* _Text_:

┌──

I do not claim to be an expert on ticks, tick-related diseases, or anything else related to hiking. What I know about hiking I learned first hand, often by making mistakes. And the same holds true with ticks. The story that follows is simply a recounting of some of my experiences with ticks and a certain tick-borne malady.

Tick-Borne Disease

After writing Trail Life, I thru-hiked the Appalachian Trail a second time, (2009) wearing our version of spandex hiking shorts. I slept under a tarp, in a net-tent that had a flap extension to close the door.

One early morning in Virginia, I had been hiking for about an hour - in the dark - and the day was just getting light, when I found several ticks on my bare legs. On closer inspection I counted seven; and five of them had bitten in. Using tweezers I carefully pulled each one out, by its head. Then throughout the day I found several more, and four of those had managed to bite.

I had covered my legs and arms with DEET at the start of the day, and a few times thereafter - for the mosquitoes, mainly. However, the ticks seemed to be ignoring the DEET. And the ticks were not wandering around on the skin for an hour or so, while searching for the best place to bite, as most ticks I had seen in the past do. Instead, they seemed to be latching on, and digging right in.

└──

* _Exercise requirements_: Continue the account of tick bites on the Appalachian Trail, picking up right after its final sentence.

Stored data entries:
┌──

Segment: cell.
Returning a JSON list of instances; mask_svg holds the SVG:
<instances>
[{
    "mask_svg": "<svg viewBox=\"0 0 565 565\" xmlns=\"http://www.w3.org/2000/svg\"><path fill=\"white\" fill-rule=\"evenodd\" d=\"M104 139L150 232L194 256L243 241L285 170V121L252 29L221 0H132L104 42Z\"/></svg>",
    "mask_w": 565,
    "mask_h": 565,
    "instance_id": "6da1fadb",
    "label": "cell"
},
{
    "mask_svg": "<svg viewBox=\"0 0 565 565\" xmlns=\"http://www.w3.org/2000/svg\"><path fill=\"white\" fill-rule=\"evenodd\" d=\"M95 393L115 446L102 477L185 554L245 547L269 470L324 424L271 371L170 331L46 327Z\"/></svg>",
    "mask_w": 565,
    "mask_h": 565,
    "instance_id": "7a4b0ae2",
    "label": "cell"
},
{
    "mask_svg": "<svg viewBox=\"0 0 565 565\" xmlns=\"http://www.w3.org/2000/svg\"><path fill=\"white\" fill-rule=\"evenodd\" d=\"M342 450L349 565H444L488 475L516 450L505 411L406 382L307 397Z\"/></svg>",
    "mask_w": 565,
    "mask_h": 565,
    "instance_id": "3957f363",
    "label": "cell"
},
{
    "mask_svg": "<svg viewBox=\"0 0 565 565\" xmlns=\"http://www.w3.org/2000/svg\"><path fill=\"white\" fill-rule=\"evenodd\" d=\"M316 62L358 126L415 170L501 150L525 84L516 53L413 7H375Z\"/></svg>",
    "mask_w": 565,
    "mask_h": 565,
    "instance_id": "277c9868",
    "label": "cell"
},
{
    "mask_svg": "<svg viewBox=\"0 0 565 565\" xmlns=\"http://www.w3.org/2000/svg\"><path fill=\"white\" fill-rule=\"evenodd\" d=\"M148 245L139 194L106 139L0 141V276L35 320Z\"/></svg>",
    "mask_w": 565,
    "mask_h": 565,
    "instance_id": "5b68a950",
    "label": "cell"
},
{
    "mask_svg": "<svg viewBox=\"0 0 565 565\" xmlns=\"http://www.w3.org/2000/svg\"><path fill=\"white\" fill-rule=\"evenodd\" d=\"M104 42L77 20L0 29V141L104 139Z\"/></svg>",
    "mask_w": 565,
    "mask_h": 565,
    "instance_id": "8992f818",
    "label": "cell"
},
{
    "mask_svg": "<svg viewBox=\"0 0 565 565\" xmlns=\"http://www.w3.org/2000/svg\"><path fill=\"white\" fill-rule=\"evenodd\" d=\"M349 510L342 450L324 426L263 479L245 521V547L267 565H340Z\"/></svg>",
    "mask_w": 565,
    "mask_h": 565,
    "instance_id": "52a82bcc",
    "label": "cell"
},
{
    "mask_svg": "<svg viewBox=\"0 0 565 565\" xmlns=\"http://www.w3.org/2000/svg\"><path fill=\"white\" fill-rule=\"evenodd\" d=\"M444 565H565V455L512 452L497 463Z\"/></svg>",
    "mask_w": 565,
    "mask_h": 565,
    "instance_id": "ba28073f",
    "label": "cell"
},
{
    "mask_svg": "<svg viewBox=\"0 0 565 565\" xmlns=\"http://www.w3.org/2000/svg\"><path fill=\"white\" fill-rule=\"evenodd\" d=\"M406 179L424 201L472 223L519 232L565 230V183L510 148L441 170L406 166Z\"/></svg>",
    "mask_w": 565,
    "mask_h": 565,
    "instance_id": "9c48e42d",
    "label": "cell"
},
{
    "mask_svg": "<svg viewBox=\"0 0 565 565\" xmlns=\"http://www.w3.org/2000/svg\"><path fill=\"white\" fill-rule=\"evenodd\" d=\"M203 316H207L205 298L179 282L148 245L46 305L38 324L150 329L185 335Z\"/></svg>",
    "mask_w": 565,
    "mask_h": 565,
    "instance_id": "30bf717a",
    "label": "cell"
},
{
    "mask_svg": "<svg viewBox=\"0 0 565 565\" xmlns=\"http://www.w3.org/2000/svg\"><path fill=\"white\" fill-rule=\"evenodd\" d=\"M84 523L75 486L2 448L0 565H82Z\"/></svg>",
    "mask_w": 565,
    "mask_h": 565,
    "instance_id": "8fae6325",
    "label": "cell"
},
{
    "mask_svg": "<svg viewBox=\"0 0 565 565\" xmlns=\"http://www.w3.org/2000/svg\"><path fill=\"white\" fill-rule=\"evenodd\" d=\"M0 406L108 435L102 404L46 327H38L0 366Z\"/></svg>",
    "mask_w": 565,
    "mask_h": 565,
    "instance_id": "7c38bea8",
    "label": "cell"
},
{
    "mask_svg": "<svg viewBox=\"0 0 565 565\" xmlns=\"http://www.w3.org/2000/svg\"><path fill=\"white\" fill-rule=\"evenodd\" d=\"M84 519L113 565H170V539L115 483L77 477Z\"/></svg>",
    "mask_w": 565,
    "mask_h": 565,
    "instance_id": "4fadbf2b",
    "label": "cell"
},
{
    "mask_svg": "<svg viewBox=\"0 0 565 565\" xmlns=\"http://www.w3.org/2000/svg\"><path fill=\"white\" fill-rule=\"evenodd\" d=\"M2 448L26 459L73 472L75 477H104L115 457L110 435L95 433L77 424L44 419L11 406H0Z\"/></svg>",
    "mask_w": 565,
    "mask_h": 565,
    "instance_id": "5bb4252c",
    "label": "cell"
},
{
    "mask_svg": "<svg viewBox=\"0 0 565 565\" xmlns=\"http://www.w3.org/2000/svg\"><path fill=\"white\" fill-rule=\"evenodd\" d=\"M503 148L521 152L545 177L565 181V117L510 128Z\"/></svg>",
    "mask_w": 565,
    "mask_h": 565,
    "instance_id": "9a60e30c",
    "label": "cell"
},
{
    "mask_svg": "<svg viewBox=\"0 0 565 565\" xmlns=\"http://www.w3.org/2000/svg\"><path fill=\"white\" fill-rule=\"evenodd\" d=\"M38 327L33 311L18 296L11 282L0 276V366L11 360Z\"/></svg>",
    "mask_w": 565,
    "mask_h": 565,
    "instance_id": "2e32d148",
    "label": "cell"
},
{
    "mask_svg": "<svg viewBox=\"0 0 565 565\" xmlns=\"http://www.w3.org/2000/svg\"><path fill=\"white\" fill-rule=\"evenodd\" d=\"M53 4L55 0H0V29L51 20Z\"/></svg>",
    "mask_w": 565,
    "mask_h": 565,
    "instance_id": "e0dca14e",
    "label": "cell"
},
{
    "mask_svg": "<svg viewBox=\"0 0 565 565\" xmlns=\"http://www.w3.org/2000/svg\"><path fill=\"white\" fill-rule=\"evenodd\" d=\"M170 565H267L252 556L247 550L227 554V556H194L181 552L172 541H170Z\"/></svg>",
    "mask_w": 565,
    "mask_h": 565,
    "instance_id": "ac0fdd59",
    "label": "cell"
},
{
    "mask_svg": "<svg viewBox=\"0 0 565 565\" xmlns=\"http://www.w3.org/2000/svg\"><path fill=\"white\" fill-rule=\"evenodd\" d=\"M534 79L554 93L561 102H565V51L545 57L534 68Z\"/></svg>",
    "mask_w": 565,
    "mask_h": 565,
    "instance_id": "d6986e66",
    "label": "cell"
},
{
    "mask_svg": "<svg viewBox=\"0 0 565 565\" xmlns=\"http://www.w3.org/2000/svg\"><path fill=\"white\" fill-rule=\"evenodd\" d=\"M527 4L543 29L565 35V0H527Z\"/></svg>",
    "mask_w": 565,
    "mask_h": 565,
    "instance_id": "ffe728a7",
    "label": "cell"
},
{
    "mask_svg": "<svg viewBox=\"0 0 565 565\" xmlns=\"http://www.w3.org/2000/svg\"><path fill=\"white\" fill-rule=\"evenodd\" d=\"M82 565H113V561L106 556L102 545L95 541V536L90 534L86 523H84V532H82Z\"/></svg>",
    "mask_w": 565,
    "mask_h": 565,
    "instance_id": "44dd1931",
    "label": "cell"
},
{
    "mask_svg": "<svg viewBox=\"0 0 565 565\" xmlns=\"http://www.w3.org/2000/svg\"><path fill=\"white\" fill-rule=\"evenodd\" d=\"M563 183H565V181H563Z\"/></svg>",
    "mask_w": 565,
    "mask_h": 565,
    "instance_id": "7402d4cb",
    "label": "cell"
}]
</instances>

└──

* _Expected answer_:
After that day, I continued to find the occasional tick on me, but it wasn't until forty days later, in Vermont (Manchester Center), that I noticed an odd rash developing on the back of my calf. I had not seen a tick in several weeks, and had not noticed any that had bitten in since that day in Virginia when I had received nine tick bites. And none of those bites had occurred at the site of the present redness. So here in Massachusetts I figured I had merely banged my leg during a fall earlier that day while slipping in the mud. For after all, my leg was starting to become tender in the area of redness. Yet this was perplexing because the fall itself had not been too painful.

The rash was circular in shape and 2-1/4 inches in diameter. And within the next few hours it became so cherry red that it seemed like it would be visible for a mile. Later that day I met an experienced hiker who looked at the rash and said, “Yeah, that’s poison ivy all right. I’ve had it that bad before, and it looked just like that.”


Rash on the back of my calf, below the knee.

A week or so later, in another trail town (Hanover NH), I met a local who had worked as a nurse. She looked at the rash and generously offered to drive me to the hospital. I didn't think it was Lyme disease, mainly because the rash was not a classic bulls-eye red ring with the normal coloring of the skin inside the ring. My rash was a round patch of solid red. And anyway, I was reluctant to delay my journey in order to visit a doctor. Especially because I was already carrying the specific antibiotics most often prescribed. But since I did not believe I had contracted Lyme, I was reluctant to start taking the medicine.

During the next six weeks my hiking proved much slower. The calf muscles in that leg had stiffened painfully, and every time I stopped, I had a lot of trouble getting going again. After standing back up, I had to wait a few moments until the throbbing pain stopped, before putting weight on the leg, then I had to perform the usual calf-stretching exercises before I could start walking. Even so, I enjoyed the natural beauty of the trail environs through Maine, and of course the journey’s unending sense of adventure. I reached trail’s end on the summit of Mt. Katahdin, and returned home.

Matured rash near trail’s end.

Within the next week the pain and red rash slowly diminished. So thinking all was well, I went for a three-mile run.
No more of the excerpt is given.